Please reproduce every line of the listing below word for word, leaving out the pictures.

★ ★ ★ ★ ★

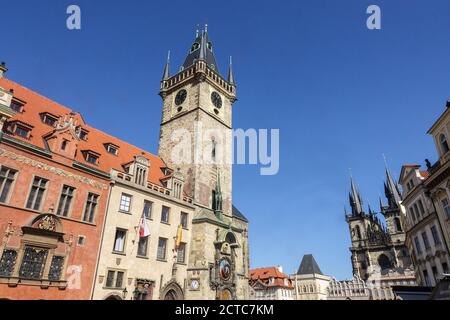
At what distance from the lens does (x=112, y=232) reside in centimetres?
2339

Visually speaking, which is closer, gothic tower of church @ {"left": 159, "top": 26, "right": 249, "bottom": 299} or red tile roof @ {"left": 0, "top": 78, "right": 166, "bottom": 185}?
red tile roof @ {"left": 0, "top": 78, "right": 166, "bottom": 185}

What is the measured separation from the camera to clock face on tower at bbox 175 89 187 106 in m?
40.6

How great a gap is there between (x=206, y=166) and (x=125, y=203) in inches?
495

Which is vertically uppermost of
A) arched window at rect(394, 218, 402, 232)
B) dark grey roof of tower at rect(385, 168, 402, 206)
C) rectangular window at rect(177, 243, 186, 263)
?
dark grey roof of tower at rect(385, 168, 402, 206)

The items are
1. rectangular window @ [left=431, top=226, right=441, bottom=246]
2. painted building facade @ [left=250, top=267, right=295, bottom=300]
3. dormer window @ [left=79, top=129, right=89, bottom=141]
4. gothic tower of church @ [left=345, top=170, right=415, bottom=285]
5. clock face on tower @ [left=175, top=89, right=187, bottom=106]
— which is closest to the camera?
rectangular window @ [left=431, top=226, right=441, bottom=246]

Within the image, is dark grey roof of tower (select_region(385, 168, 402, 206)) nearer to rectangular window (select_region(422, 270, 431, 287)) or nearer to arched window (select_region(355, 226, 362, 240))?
arched window (select_region(355, 226, 362, 240))

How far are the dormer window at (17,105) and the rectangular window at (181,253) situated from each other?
17.7 m

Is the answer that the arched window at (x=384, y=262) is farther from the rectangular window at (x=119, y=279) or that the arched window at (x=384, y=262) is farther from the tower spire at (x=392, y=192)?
the rectangular window at (x=119, y=279)

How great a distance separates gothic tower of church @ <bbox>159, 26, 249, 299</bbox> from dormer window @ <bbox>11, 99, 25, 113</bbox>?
14727 mm

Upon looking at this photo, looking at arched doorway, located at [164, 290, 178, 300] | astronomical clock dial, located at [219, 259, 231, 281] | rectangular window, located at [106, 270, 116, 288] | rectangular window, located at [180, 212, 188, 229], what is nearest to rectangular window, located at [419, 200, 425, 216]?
astronomical clock dial, located at [219, 259, 231, 281]

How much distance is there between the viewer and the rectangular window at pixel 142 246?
81.7 ft

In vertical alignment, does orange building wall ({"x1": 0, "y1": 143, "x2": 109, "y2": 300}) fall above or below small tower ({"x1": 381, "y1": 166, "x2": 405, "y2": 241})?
below
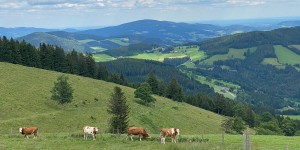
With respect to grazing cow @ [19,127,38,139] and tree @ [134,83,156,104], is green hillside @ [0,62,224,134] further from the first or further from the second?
grazing cow @ [19,127,38,139]

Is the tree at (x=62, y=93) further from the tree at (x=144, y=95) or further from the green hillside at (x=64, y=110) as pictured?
the tree at (x=144, y=95)

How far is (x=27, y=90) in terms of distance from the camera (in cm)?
8381

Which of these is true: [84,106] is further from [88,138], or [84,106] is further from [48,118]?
[88,138]

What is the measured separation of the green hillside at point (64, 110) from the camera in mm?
65250

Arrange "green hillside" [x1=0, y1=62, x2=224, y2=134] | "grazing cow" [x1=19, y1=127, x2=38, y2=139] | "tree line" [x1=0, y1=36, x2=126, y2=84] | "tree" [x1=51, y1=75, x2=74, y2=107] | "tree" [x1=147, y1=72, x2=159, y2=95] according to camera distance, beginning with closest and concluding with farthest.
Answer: "grazing cow" [x1=19, y1=127, x2=38, y2=139]
"green hillside" [x1=0, y1=62, x2=224, y2=134]
"tree" [x1=51, y1=75, x2=74, y2=107]
"tree line" [x1=0, y1=36, x2=126, y2=84]
"tree" [x1=147, y1=72, x2=159, y2=95]

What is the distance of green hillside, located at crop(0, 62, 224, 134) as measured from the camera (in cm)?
6525

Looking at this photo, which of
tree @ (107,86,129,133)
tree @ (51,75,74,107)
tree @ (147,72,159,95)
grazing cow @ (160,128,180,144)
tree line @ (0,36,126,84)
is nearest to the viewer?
grazing cow @ (160,128,180,144)

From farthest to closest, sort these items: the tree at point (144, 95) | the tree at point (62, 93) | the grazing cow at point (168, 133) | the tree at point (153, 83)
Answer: the tree at point (153, 83) < the tree at point (144, 95) < the tree at point (62, 93) < the grazing cow at point (168, 133)

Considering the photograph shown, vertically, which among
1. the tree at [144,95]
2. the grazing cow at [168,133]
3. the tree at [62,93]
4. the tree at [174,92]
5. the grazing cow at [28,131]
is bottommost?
the tree at [174,92]

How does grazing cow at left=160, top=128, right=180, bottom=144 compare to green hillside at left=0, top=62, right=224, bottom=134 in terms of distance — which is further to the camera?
green hillside at left=0, top=62, right=224, bottom=134

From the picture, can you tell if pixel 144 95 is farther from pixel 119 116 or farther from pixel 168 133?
pixel 168 133

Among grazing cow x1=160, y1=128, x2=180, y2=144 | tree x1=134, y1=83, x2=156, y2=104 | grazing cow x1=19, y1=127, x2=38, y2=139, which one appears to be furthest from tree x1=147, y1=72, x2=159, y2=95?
grazing cow x1=160, y1=128, x2=180, y2=144

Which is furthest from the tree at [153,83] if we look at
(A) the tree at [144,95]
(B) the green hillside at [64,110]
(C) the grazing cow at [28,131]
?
(C) the grazing cow at [28,131]

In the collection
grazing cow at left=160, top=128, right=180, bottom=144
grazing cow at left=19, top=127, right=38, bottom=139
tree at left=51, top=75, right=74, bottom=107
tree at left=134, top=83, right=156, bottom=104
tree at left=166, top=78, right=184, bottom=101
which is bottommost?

★ ★ ★ ★ ★

TASK SOLUTION —
At what distance from the lens does (x=112, y=232) reside in centimetres?
2339

Visually speaking, which is closer, gothic tower of church @ {"left": 159, "top": 26, "right": 249, "bottom": 299} or red tile roof @ {"left": 0, "top": 78, "right": 166, "bottom": 185}?
red tile roof @ {"left": 0, "top": 78, "right": 166, "bottom": 185}

What is the measured separation from the camera to clock face on tower at bbox 175 89 187 106 in m?
40.6

How great a gap is there between (x=206, y=166) and (x=125, y=203) in inches?
495

Which is vertically uppermost of
A) arched window at rect(394, 218, 402, 232)
B) dark grey roof of tower at rect(385, 168, 402, 206)
C) rectangular window at rect(177, 243, 186, 263)
?
dark grey roof of tower at rect(385, 168, 402, 206)

The items are
1. rectangular window @ [left=431, top=226, right=441, bottom=246]
2. painted building facade @ [left=250, top=267, right=295, bottom=300]
3. dormer window @ [left=79, top=129, right=89, bottom=141]
4. gothic tower of church @ [left=345, top=170, right=415, bottom=285]
5. clock face on tower @ [left=175, top=89, right=187, bottom=106]
— which is closest to the camera?
rectangular window @ [left=431, top=226, right=441, bottom=246]

Within the image, is dark grey roof of tower (select_region(385, 168, 402, 206)) nearer to rectangular window (select_region(422, 270, 431, 287)) or nearer to arched window (select_region(355, 226, 362, 240))?
arched window (select_region(355, 226, 362, 240))

How far are the dormer window at (17,105) and the rectangular window at (181,253) situated from each other?
17.7 m

Is the answer that the arched window at (x=384, y=262) is farther from the rectangular window at (x=119, y=279) or that the arched window at (x=384, y=262) is farther from the tower spire at (x=392, y=192)?
the rectangular window at (x=119, y=279)

How great a distance separates gothic tower of church @ <bbox>159, 26, 249, 299</bbox> from dormer window @ <bbox>11, 99, 25, 113</bbox>?
14727 mm

Upon looking at this photo, looking at arched doorway, located at [164, 290, 178, 300] | astronomical clock dial, located at [219, 259, 231, 281] | rectangular window, located at [106, 270, 116, 288] | rectangular window, located at [180, 212, 188, 229], what is nearest to rectangular window, located at [419, 200, 425, 216]?
astronomical clock dial, located at [219, 259, 231, 281]

How much distance is there between the viewer and the rectangular window at pixel 142 246?
81.7 ft

In vertical alignment, does orange building wall ({"x1": 0, "y1": 143, "x2": 109, "y2": 300}) fall above or below small tower ({"x1": 381, "y1": 166, "x2": 405, "y2": 241})?
below
With respect to grazing cow @ [19,127,38,139] and tree @ [134,83,156,104], is green hillside @ [0,62,224,134] further from the first or further from the second?
grazing cow @ [19,127,38,139]

Is the tree at (x=62, y=93) further from the tree at (x=144, y=95) or further from the green hillside at (x=64, y=110) as pictured?
the tree at (x=144, y=95)

How far is (x=27, y=90) in terms of distance from the camera (in cm)?
8381

Which of these is true: [84,106] is further from [88,138], or [84,106] is further from [48,118]?
[88,138]

What is the measured separation of the green hillside at point (64, 110) from the camera in mm?
65250

Arrange "green hillside" [x1=0, y1=62, x2=224, y2=134] | "grazing cow" [x1=19, y1=127, x2=38, y2=139] | "tree line" [x1=0, y1=36, x2=126, y2=84] | "tree" [x1=51, y1=75, x2=74, y2=107] | "tree" [x1=147, y1=72, x2=159, y2=95] according to camera distance, beginning with closest and concluding with farthest.
Answer: "grazing cow" [x1=19, y1=127, x2=38, y2=139]
"green hillside" [x1=0, y1=62, x2=224, y2=134]
"tree" [x1=51, y1=75, x2=74, y2=107]
"tree line" [x1=0, y1=36, x2=126, y2=84]
"tree" [x1=147, y1=72, x2=159, y2=95]

What is the distance of green hillside, located at crop(0, 62, 224, 134) as measured from the camera (in cm)?
6525

Looking at this photo, which of
tree @ (107,86,129,133)
tree @ (51,75,74,107)
tree @ (147,72,159,95)
grazing cow @ (160,128,180,144)
tree line @ (0,36,126,84)
is nearest to the viewer?
grazing cow @ (160,128,180,144)

From farthest to closest, sort these items: the tree at point (144, 95) | the tree at point (62, 93) | the grazing cow at point (168, 133) | the tree at point (153, 83)
Answer: the tree at point (153, 83) < the tree at point (144, 95) < the tree at point (62, 93) < the grazing cow at point (168, 133)

Considering the photograph shown, vertically, which among
1. the tree at [144,95]
2. the grazing cow at [168,133]
3. the tree at [62,93]
4. the tree at [174,92]
5. the grazing cow at [28,131]
is bottommost?
the tree at [174,92]

How does grazing cow at left=160, top=128, right=180, bottom=144 compare to green hillside at left=0, top=62, right=224, bottom=134 in terms of distance — which is further to the camera?
green hillside at left=0, top=62, right=224, bottom=134

From the picture, can you tell if pixel 144 95 is farther from pixel 119 116 or farther from pixel 168 133?
pixel 168 133

Among grazing cow x1=160, y1=128, x2=180, y2=144 | tree x1=134, y1=83, x2=156, y2=104 | grazing cow x1=19, y1=127, x2=38, y2=139, which one appears to be furthest from tree x1=147, y1=72, x2=159, y2=95?
grazing cow x1=160, y1=128, x2=180, y2=144

Which is furthest from the tree at [153,83] if we look at
(A) the tree at [144,95]
(B) the green hillside at [64,110]
(C) the grazing cow at [28,131]
?
(C) the grazing cow at [28,131]

In the collection
grazing cow at left=160, top=128, right=180, bottom=144
grazing cow at left=19, top=127, right=38, bottom=139
tree at left=51, top=75, right=74, bottom=107
tree at left=134, top=83, right=156, bottom=104
tree at left=166, top=78, right=184, bottom=101
which is bottommost?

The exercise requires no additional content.